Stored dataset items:
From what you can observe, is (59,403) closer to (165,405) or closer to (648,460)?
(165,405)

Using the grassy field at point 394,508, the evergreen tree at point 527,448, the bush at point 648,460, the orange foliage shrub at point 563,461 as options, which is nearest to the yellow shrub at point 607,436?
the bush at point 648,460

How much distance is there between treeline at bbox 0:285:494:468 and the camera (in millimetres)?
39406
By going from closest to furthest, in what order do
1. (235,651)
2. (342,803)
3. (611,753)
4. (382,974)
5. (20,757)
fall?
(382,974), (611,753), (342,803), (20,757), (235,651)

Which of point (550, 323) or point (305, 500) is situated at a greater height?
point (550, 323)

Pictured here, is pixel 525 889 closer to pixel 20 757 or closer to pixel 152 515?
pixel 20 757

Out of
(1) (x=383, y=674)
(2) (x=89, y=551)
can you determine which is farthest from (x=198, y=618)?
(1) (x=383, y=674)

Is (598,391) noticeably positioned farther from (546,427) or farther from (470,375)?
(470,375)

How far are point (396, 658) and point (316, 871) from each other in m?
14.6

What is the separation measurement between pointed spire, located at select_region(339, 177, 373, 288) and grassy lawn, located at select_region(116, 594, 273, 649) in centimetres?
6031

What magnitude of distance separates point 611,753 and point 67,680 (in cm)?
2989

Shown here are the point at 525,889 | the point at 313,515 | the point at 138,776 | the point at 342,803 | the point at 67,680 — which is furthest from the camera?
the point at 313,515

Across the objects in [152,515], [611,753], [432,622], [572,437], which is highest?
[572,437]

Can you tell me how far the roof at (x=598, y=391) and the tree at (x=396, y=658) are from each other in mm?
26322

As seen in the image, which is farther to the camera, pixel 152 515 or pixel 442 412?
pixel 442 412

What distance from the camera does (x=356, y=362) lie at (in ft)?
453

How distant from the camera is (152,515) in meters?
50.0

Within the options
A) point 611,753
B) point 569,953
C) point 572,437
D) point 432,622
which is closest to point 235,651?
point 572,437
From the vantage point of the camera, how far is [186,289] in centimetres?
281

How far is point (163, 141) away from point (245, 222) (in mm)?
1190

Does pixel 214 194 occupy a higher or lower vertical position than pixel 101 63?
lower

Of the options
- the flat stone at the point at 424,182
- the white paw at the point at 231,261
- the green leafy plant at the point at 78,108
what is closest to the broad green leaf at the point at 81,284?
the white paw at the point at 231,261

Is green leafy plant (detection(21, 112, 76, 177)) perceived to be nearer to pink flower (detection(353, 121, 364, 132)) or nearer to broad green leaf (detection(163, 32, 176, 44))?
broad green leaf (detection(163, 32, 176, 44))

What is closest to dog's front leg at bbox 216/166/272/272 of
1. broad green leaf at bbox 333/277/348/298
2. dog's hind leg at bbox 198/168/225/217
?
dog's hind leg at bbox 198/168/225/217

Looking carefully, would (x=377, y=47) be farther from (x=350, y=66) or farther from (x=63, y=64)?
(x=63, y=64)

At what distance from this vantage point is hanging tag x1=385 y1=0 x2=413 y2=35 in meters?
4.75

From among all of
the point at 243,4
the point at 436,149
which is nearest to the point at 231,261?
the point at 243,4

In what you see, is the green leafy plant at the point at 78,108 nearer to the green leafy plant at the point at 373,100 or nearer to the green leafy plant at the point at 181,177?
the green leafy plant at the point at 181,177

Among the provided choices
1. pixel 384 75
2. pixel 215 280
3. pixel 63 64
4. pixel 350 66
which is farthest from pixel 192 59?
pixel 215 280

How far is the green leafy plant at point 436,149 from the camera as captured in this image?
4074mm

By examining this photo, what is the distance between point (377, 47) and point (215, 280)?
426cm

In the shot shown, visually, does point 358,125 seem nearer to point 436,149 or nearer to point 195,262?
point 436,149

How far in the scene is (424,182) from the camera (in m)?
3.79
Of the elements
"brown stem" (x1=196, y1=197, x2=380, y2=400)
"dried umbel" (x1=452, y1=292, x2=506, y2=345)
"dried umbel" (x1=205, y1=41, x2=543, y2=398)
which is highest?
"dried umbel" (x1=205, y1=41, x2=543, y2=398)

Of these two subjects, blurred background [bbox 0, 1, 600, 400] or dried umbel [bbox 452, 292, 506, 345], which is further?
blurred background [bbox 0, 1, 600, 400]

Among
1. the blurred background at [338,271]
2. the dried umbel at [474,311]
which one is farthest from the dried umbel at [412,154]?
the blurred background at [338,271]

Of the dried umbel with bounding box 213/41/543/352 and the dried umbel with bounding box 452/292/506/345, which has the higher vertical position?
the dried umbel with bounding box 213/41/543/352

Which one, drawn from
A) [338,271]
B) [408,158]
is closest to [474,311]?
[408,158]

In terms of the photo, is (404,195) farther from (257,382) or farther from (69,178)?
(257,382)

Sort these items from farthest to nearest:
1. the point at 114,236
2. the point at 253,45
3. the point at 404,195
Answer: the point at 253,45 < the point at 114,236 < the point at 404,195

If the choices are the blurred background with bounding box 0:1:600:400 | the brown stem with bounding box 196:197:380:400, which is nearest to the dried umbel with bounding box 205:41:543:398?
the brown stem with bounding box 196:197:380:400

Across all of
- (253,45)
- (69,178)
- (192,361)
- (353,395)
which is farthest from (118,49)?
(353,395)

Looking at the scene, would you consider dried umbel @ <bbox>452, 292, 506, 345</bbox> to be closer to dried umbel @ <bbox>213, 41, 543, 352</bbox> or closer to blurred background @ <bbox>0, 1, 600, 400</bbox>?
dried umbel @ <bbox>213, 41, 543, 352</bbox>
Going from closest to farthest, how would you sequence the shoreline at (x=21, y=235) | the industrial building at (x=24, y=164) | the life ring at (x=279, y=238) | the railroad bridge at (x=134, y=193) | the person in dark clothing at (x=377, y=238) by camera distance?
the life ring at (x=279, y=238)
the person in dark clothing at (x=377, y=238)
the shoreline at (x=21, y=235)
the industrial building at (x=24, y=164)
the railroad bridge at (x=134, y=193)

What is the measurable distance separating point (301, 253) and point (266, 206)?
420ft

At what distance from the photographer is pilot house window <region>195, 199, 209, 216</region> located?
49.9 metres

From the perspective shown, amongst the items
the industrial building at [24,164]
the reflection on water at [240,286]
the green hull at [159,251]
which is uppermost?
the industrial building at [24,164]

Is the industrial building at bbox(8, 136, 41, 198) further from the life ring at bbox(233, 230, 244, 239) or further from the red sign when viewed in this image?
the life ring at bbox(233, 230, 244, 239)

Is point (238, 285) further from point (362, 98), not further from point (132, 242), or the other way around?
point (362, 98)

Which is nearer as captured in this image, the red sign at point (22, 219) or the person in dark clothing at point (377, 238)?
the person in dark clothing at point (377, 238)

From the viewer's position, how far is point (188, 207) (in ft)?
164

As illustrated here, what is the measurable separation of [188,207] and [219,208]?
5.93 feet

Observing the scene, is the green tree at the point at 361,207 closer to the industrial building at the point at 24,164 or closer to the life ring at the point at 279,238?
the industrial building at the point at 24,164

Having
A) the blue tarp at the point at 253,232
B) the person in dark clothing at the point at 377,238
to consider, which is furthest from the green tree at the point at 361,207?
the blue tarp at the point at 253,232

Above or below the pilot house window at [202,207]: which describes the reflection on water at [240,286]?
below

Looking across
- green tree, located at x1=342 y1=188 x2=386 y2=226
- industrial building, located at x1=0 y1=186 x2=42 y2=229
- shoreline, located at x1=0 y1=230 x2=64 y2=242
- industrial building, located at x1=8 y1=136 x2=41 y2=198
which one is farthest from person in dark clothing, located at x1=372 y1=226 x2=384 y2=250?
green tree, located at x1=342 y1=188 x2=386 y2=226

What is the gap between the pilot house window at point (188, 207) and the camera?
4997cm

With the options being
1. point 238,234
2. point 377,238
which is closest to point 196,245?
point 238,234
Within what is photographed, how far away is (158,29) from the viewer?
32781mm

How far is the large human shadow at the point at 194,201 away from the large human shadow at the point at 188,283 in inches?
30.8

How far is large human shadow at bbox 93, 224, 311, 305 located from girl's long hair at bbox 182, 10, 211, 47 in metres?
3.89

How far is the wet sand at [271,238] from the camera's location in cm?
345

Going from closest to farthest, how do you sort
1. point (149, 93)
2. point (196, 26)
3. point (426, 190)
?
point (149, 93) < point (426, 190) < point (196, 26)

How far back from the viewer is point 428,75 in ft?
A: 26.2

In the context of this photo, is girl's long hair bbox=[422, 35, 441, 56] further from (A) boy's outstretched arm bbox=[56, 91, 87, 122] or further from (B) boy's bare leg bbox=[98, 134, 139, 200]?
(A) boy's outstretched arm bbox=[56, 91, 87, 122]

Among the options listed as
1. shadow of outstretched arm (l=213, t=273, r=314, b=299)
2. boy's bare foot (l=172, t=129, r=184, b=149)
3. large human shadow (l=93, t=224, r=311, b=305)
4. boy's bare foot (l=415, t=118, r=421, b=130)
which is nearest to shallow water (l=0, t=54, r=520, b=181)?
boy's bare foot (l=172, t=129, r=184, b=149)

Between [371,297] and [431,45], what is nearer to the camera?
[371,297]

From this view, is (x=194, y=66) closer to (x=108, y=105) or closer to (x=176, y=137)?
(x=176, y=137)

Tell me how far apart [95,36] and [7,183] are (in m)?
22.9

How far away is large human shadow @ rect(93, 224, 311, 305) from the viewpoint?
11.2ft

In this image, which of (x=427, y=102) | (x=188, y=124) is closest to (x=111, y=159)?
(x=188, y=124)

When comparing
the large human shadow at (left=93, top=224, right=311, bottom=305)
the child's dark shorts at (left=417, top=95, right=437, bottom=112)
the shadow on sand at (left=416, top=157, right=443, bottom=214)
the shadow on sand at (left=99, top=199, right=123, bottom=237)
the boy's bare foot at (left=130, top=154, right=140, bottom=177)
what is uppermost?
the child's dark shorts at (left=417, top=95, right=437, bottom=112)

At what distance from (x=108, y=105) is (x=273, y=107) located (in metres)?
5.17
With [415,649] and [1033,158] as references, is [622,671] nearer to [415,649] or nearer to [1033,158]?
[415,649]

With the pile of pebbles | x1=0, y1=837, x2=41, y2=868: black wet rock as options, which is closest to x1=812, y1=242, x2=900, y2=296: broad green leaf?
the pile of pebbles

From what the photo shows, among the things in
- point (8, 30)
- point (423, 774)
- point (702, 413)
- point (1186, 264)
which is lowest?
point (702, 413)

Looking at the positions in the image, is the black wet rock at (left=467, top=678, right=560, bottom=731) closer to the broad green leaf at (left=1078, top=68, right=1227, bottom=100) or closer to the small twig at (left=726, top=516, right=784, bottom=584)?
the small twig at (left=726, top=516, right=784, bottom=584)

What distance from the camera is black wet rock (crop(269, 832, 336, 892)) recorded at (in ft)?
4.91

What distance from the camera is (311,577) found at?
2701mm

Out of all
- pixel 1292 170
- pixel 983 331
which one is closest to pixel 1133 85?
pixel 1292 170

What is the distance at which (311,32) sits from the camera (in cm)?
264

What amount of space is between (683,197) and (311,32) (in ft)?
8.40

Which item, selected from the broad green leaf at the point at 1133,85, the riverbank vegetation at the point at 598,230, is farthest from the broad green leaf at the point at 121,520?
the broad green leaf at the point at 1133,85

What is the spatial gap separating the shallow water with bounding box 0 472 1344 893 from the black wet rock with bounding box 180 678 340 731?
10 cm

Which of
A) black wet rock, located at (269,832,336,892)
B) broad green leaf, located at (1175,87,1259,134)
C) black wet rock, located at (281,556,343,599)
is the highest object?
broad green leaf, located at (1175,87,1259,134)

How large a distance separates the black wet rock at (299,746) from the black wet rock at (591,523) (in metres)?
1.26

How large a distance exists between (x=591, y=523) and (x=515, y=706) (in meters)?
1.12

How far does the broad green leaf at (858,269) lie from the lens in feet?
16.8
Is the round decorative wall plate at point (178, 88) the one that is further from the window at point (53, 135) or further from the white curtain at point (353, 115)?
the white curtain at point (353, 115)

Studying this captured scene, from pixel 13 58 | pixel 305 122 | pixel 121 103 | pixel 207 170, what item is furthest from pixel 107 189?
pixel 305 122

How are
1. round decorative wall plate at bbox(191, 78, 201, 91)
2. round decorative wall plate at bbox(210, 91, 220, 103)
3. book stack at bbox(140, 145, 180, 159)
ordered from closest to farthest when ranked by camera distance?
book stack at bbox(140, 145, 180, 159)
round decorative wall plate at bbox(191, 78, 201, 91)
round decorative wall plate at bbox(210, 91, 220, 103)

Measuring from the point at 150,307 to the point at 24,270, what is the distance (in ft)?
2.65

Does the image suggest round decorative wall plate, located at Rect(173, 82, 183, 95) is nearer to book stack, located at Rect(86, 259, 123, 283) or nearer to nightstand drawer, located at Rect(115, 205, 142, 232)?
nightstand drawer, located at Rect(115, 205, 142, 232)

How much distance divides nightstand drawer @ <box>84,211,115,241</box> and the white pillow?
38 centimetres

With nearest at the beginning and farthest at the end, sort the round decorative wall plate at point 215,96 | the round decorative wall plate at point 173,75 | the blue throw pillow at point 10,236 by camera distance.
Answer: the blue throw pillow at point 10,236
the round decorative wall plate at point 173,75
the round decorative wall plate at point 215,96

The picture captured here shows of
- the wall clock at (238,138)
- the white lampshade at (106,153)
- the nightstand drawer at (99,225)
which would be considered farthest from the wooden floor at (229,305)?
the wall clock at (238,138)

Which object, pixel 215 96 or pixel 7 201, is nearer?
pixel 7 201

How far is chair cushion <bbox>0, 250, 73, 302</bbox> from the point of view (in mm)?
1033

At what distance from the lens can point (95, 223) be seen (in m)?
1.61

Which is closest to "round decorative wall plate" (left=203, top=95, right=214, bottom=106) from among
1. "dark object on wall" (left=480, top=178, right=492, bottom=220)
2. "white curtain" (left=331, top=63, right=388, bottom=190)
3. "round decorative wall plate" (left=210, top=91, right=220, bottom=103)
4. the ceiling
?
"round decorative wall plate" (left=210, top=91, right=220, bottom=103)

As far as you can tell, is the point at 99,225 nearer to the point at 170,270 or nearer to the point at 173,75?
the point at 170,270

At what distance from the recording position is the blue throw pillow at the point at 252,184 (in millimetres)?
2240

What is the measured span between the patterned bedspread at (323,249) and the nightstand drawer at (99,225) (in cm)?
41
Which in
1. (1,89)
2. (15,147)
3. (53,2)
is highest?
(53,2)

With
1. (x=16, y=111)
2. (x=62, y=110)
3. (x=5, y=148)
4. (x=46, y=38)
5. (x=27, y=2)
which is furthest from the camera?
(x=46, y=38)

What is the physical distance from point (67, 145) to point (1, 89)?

Directions for this task: Set down, unchanged, the line that contains "How much distance divides" together with every later line in the records, through the last one.

Finished answer:
How much distance divides nightstand drawer @ <box>84,211,115,241</box> and the white pillow?
38 centimetres

With nearest at the beginning and farthest at the end, sort the round decorative wall plate at point 215,96 | the round decorative wall plate at point 173,75 | the blue throw pillow at point 10,236 by camera distance.
Answer: the blue throw pillow at point 10,236
the round decorative wall plate at point 173,75
the round decorative wall plate at point 215,96

The picture captured here shows of
- the wall clock at (238,138)
- the white lampshade at (106,153)
- the nightstand drawer at (99,225)
which would be considered farthest from the wooden floor at (229,305)?
the wall clock at (238,138)

Which object, pixel 215 96 or pixel 7 201, is nearer?
pixel 7 201

How far is chair cushion <bbox>0, 250, 73, 302</bbox> from the point of view (in mm)?
1033

At what distance from the lens can point (95, 223) be seen (in m)?
1.61

Which is closest to "round decorative wall plate" (left=203, top=95, right=214, bottom=106) from among
1. "dark object on wall" (left=480, top=178, right=492, bottom=220)
2. "white curtain" (left=331, top=63, right=388, bottom=190)
3. "round decorative wall plate" (left=210, top=91, right=220, bottom=103)
4. the ceiling
?
"round decorative wall plate" (left=210, top=91, right=220, bottom=103)

As far as you can tell, is the point at 99,225 nearer to the point at 170,270 or nearer to the point at 173,75?
the point at 170,270

At what distance from the recording position is the blue throw pillow at the point at 252,184 (in millimetres)?
2240

What is the measured span between the patterned bedspread at (323,249) and the nightstand drawer at (99,225) (in cm)?
41
Which in
1. (1,89)
2. (15,147)
3. (53,2)
is highest?
(53,2)

With
1. (x=16, y=111)
2. (x=62, y=110)
3. (x=5, y=148)
4. (x=46, y=38)
5. (x=27, y=2)
which is furthest from the camera?
(x=46, y=38)

What is the physical distance from point (67, 145) to point (1, 89)?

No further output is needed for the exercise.